Pada tahun 2025, artificial intelligence (AI) diproyeksi menjadi pusat dari strategi keamanan siber seiring dengan pemanfaatan AI oleh organisasi dalam memitigasi risiko secara proaktif. Yang terpenting, organisasi juga harus berupaya untuk mengamankan berbagai model AI yang mereka kembangkan sendiri.

Hal ini berdasarkan prediksi Palo Alto Networks yang melihat bagaimana organisasi di wilayah Asia Pasifik telah menekankan pentingnya integrasi AI di dalam proses bisnis pada 2024. Namun, yang mengkhawatirkan adalah, menurut laporan terbaru PwC, lebih dari 40% petinggi perusahaan mengatakan bahwa mereka tidak memahami risiko siber yang ditimbulkan oleh teknologi baru seperti Generative AI.

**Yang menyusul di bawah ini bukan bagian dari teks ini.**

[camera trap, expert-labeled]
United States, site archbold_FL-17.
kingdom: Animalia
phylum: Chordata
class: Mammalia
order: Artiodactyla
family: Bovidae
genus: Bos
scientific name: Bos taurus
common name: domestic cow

Baca Juga: Peran Digitalisasi dalam Memperkuat Akses Investasi Generasi Muda

"Pada tahun 2025, kawasan Asia Pasifik akan menghadapi badai ancaman siber berbasis AI yang kian meningkat dalam skala, kecanggihan, hingga dampak. Masa di mana strategi keamanan yang tidak terpadu telah berakhir, kini organisasi perlu beralih ke platform yang terintegrasi dan didukung oleh teknologi AI yang transparan dan dapat diandalkan untuk tetap menjadi yang terdepan," jelas Simon Green, President, Asia Pacific and Japan at Palo Alto Networks, dikutip Senin (9/12/2024).

Mulai dari lonjakan serangan siber yang berdampak signifikan hingga integrasi AI kuantum untuk solusi hemat energi, prediksi keamanan siber dari Palo Alto Networks untuk tahun 2025 dapat menjadi panduan penting bagi organisasi dalam menyusun strategi dan memaksimalkan potensi implementasi teknologi AI.

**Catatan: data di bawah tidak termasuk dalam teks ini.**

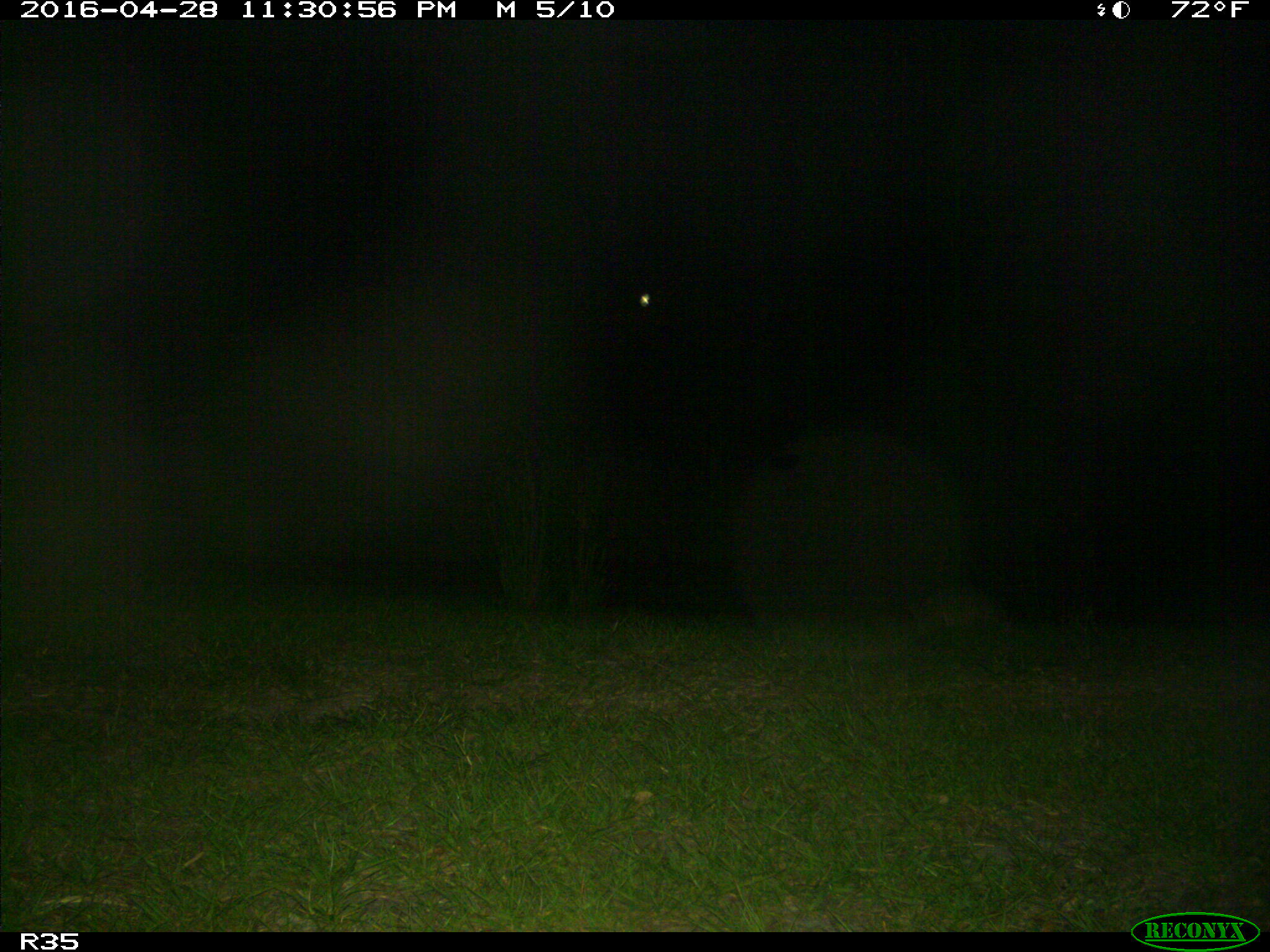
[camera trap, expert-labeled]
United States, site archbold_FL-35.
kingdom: Animalia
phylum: Chordata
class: Mammalia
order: Cingulata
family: Dasypodidae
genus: Dasypus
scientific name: Dasypus novemcinctus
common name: nine-banded armadillo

1. Transparansi Jadi Landasan Kepercayaan Pelanggan di Era AI

Para pengambil kebijakan di kawasan Asia Pasifik mulai menyoroti perlindungan data dan implikasi keamanan siber dari penggunaan sejumlah model AI yang terus berkembang. Hal ini merupakan bagian dari upaya menyeluruh untuk membangun kepercayaan pada penggunaan AI dan mendorong inovasi yang berbasis AI.

Pada tahun 2025, para pembuat kebijakan di kawasan Asia Pasifik akan memfokuskan perhatian pada etika, perlindungan data, dan transparansi AI. Namun, peningkatan penggunaan model AI akan menyebabkan peningkatan fokus pada keamanan AI, integritas, dan reliabilitas data yang digunakan. Transparansi dan komunikasi proaktif mengenai mekanisme model AI–khususnya terkait pengumpulan data, rangkaian data pelatihan, hingga proses pengambilan keputusan–akan sangat penting untuk membangun kepercayaan pelanggan.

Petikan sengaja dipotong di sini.